**Request:**
Can you format the records, from the line containing "From what this" through the end, as a JSON list of strings with one string per line and blank lines omitted?

(Spatial reasoning question data)
■ ■ ■ ■

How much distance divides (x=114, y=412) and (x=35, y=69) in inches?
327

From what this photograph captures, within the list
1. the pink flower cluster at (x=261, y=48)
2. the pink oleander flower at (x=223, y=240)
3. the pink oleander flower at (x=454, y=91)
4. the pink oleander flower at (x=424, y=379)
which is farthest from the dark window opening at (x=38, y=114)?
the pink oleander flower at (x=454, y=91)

■ ■ ■ ■

**Task output:**
[
  "From what this photograph captures, within the list",
  "1. the pink flower cluster at (x=261, y=48)",
  "2. the pink oleander flower at (x=223, y=240)",
  "3. the pink oleander flower at (x=454, y=91)",
  "4. the pink oleander flower at (x=424, y=379)",
  "which is farthest from the dark window opening at (x=38, y=114)?",
  "the pink oleander flower at (x=454, y=91)"
]